Cathedral’s Blue Christmas Service Offers Space for ConnectionJanuary 2, 2025 • Marti Pieper  • DIOCESAN FAMILY • LEADERSHIP • REACHING OUT

(L) Canon Patricia lifts the chalice high during the Cathedral’s Blue Christmas Eucharist. (R) Canon Gordon Sims, deacon, assists as Canon Patricia burns cards denoting each Blue Christmas service participant’s loss. | Photos: Michael J. Orlando

The Rev. Canon Patricia Orlando, canon priest for spiritual formation and pastoral care at the Cathedral Church of St. Luke, Orlando, knows about pain. Not only has she lost both of her parents in recent years, but like many of us, she has also experienced other deep losses. But it was not her grief that drove her to create the Cathedral’s first annual Blue Christmas service in 2023, followed by a second Blue Christmas event on Dec. 19, 2024.

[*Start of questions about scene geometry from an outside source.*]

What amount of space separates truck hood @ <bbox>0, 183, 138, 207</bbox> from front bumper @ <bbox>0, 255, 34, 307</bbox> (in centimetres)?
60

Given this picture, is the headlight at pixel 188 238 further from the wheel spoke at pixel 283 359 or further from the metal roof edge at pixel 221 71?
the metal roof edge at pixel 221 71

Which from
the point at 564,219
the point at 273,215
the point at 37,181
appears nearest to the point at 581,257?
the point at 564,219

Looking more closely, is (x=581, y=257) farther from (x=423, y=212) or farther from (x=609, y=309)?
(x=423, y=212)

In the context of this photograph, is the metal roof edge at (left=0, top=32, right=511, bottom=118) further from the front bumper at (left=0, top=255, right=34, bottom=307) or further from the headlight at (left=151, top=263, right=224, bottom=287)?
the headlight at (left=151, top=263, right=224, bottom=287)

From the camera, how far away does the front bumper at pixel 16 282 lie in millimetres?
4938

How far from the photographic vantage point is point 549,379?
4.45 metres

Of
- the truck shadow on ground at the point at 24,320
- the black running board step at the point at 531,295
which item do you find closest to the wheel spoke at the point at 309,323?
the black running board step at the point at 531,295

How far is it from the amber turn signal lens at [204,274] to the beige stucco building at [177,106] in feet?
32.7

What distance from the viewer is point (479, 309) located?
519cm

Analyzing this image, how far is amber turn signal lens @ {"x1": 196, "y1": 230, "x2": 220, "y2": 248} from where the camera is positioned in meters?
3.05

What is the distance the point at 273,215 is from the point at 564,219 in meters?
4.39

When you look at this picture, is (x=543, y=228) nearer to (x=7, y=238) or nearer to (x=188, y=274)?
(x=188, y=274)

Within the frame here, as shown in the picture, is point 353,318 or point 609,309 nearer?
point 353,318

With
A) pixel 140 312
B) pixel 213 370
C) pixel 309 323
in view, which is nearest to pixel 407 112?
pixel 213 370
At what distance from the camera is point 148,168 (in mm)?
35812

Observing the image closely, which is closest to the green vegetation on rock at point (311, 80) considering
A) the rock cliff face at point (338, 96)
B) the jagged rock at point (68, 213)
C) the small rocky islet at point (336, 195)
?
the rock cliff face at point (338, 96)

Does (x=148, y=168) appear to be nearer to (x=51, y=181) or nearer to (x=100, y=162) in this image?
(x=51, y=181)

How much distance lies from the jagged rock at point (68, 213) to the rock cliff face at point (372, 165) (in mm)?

Instead, her desire to minister in this way grew out of her previous position as a hospice chaplain, where the Holy Spirit gave her a sudden insight after an encounter with a woman grieving the coming loss of her estranged father. As the daughter cried and screamed, Orlando listened quietly, allowing her to process her pain.

Canon Patricia prays during the Blue Christmas service. | Photo: Michael J. Orlando

“We need to be a space for people to take their pain and give it to God,” she said. “That’s the impetus: giving the space for that, for someone to be able to express their grief, whether they express it in screaming, or they express it in tears or they express it in silence, whatever it is – but not to have to comment on it or try to make it better,” she said.

That focus was reflected in St. Luke’s invitation to the Blue Christmas event:

For many people, Advent and Christmas bring thoughts of good times with family, friends, and loved ones. We are told this is the “most wonderful time of the year.” But for those who are experiencing or have experienced loss, grief, or hardship, the festive season can be particularly painful and isolating. The Cathedral Church of St. Luke is offering a service tradition where those of us in the community who find the holiday season painful or difficult are offered a space for prayerful care and compassion.

 
“We are grief deficient in America,” Orlando said. “We don’t know how to grieve. We’re afraid of it; we think that it shouldn’t be, somehow. And some people have experienced grief in a way where they have allowed others to shut it off, and this service could open it up for them.”

The grief addressed in the service doesn’t have to involve death, she explained. “There are many types of losses. It could be the loss of a job, the loss of a relationship, anything someone is grieving.”

Orlando planned the service to allow appropriate time for liturgy, reflection and prayer. “I do an invitation, a welcome and invitation at the beginning of the service,” she said. “When they come in, we give them empty cards, and I ask them to write their loss on a card and put it into the collection plate. And then we bring that plate full of loss and put it on the altar, and I cense it [perfuming it with the smoke of aromatic incense].

The cards denoting each loss are offered in sacrifice to God. Photo: Michael J. Orlando

The celebration of the Eucharist comes next, followed by an invitation to follow Orlando in silence out the back door of the sanctuary to the courtyard. With accompaniment by Cathedral musicians, she silently reads each statement of loss, then lights it before dropping it into a fire pot, offering it to God as a sacrifice.

The Blue Christmas service was not only well attended but “very healing for people,” she said. More than 50 came in 2023, with approximately 60 attending in 2024. “One woman didn’t want to come to the service last year because she thought it was going to be sad,” Orlando said. “She had lost her husband. But she came anyway, and this year, she came to me and said, ‘I need extra flyers because I have friends I want to invite. I know they’ll benefit from this.'”

In this way, the service is an outreach event, she explained. “It’s not ecumenical, so it’s not watered down, but it is gospel liturgy that offers living hope, and it’s open to our neighbors, to people who aren’t churched as well as for those who are churched.”

Orlando has been reading “Lead From the Heart” by Mark C. Crowley and said the Blue Christmas service is an example of heart-centered ministry. Of the churches who let the Episcopal Diocese of Central Florida know of their plans, St. Gabriel’s, Titusville; St. Mary of the Angels, Orlando; and St. Michael’s, Orlando, also offered Blue Christmas services this past December, and Orlando hopes to see this type of ministry grow. “I would hope that leaders would begin to discover the heart of people and begin to minister in that way, and not just through cognition,” she said. “Cognition is a part of our process, but it certainly is not everything.

“A lot of people believe that feelings are out of control, and we need to control the feelings,” she said. “Well, I would disagree. I would say our feelings of grief are a yearning for connection. People possess a deep need for connectedness. And by creating a Blue Christmas service, we give space for connection, a deep connection that people both within and outside the church yearn for and need in order to grow spiritually.”